Enable card cleaning
Cards which do not map to image spaces are now cleared at the start of GC. Cards which map to image spaces are now processed when we go through all the dirty cards after recursive mark. Dirty cards are handled based on if they are either image space cards or cards invalidated by mutators during CMS.
Change-Id: I6c2dc177ebd3f7dc7bbbbd19ae67221371851ebe
diff --git a/src/mark_sweep.cc b/src/mark_sweep.cc
index 72b9ddb..d070a57 100644
--- a/src/mark_sweep.cc
+++ b/src/mark_sweep.cc
@@ -59,6 +59,7 @@
mark_stack_->Reset();
// TODO: if concurrent, clear the card table.
+ heap_->GetCardTable()->ClearNonImageSpaceCards(heap_);
// TODO: if concurrent, enable card marking in compiler
@@ -101,6 +102,13 @@
mark_sweep->MarkObject0(root, false);
}
+void MarkSweep::ReMarkObjectVisitor(const Object* root, void* arg) {
+ DCHECK(root != NULL);
+ DCHECK(arg != NULL);
+ MarkSweep* mark_sweep = reinterpret_cast<MarkSweep*>(arg);
+ mark_sweep->MarkObject0(root, true);
+}
+
// Marks all objects in the root set.

■ ■ ■ ■ ■ ■ ■

**Your tasks**
1 - From the card cleaning commit, extract the passage starting at "Enable card cleaning" and ending at "the card table.".
2 - List every distinct method name that the card cleaning commit calls through the -> operator.

■ ■ ■ ■ ■ ■ ■

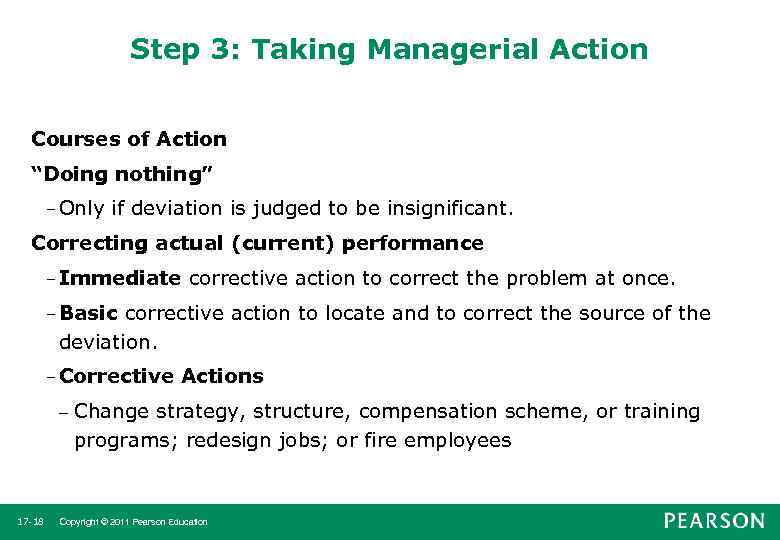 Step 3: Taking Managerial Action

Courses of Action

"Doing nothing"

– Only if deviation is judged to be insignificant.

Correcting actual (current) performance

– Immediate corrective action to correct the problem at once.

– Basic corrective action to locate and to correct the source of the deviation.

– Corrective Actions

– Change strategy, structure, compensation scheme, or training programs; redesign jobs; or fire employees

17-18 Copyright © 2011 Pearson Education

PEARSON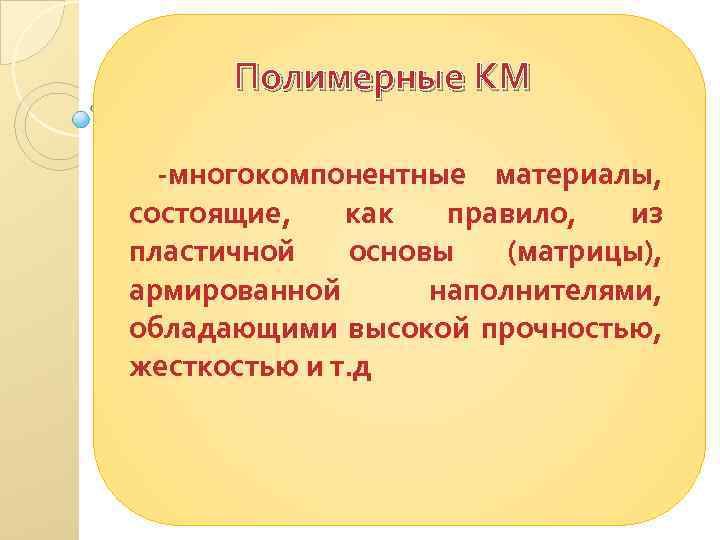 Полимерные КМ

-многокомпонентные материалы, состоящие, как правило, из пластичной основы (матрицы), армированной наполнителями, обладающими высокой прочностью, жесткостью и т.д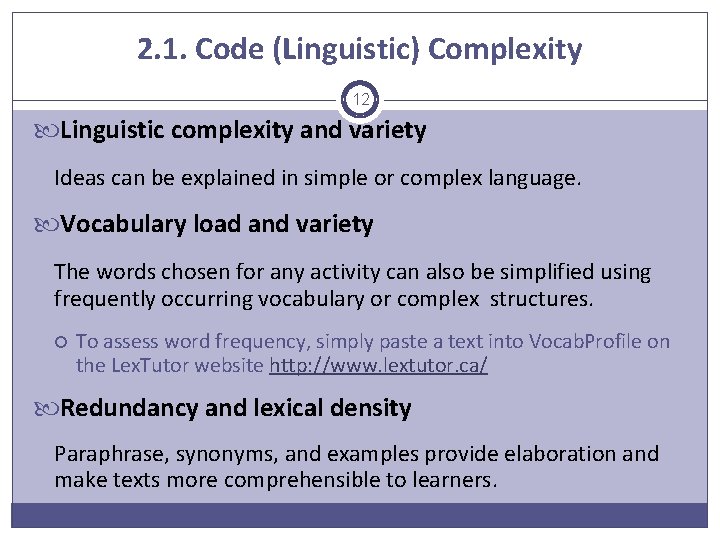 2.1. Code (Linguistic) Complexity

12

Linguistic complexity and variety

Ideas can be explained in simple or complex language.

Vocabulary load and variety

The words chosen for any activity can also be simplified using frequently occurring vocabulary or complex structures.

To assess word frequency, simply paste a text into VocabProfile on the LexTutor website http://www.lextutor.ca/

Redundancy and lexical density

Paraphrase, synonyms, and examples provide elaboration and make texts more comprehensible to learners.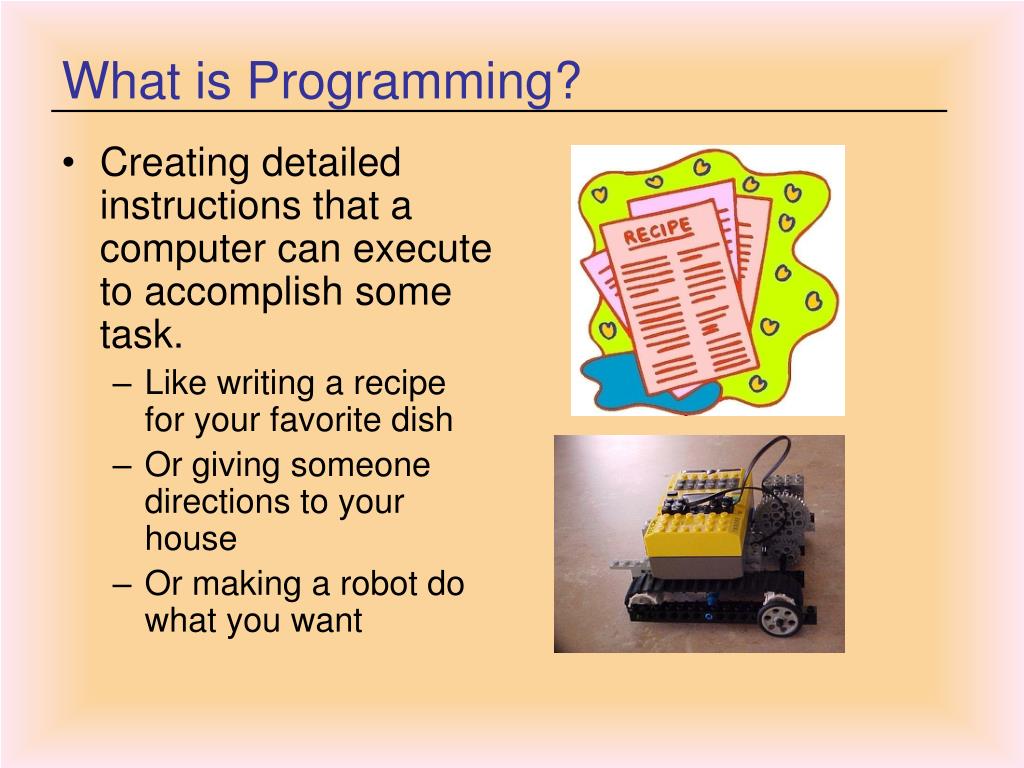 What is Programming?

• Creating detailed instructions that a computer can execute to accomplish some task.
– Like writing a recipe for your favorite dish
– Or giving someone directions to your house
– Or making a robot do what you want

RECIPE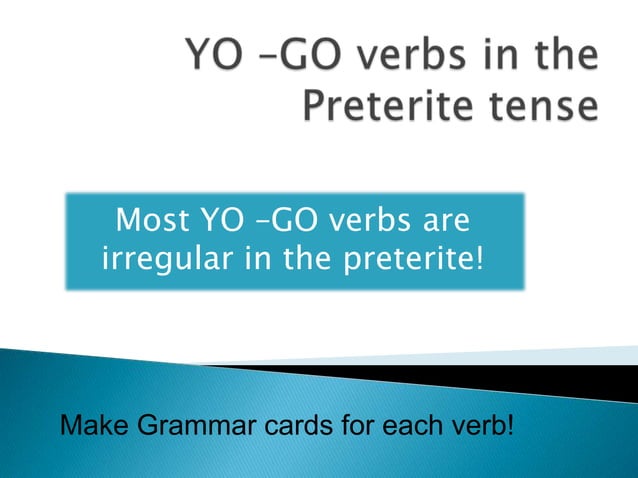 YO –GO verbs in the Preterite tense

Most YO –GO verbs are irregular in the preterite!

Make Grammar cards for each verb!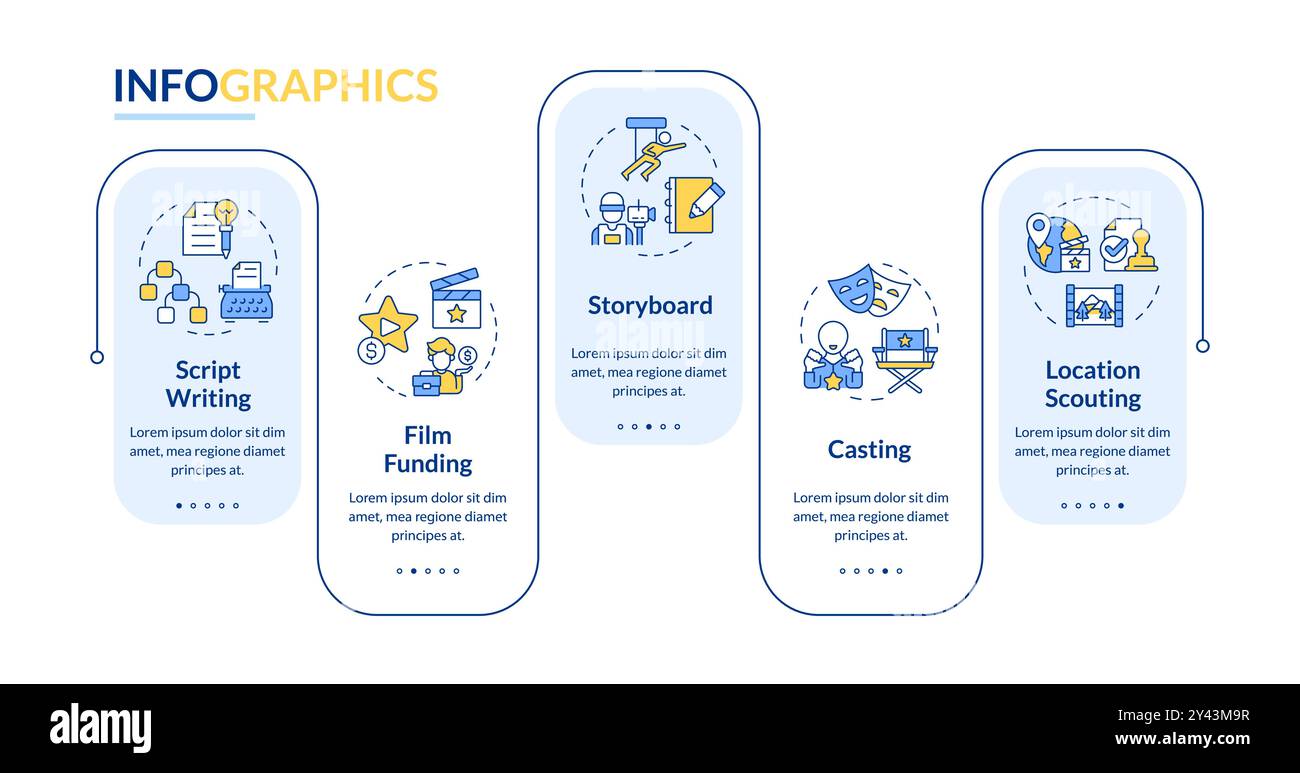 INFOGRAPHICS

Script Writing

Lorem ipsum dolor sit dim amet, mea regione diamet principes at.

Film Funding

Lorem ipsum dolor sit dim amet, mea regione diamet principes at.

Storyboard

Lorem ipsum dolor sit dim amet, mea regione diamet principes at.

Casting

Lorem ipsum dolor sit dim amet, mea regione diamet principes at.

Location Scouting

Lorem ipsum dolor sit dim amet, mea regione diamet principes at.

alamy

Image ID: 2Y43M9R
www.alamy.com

■ ■ ■ ■ ■ ■ ■

**Answers per task**
1 -
Enable card cleaning
Cards which do not map to image spaces are now cleared at the start of GC. Cards which map to image spaces are now processed when we go through all the dirty cards after recursive mark. Dirty cards are handled based on if they are either image space cards or cards invalidated by mutators during CMS.
Change-Id: I6c2dc177ebd3f7dc7bbbbd19ae67221371851ebe
diff --git a/src/mark_sweep.cc b/src/mark_sweep.cc
index 72b9ddb..d070a57 100644
--- a/src/mark_sweep.cc
+++ b/src/mark_sweep.cc
@@ -59,6 +59,7 @@
mark_stack_->Reset();
// TODO: if concurrent, clear the card table.

2 -
Reset
GetCardTable
ClearNonImageSpaceCards
MarkObject0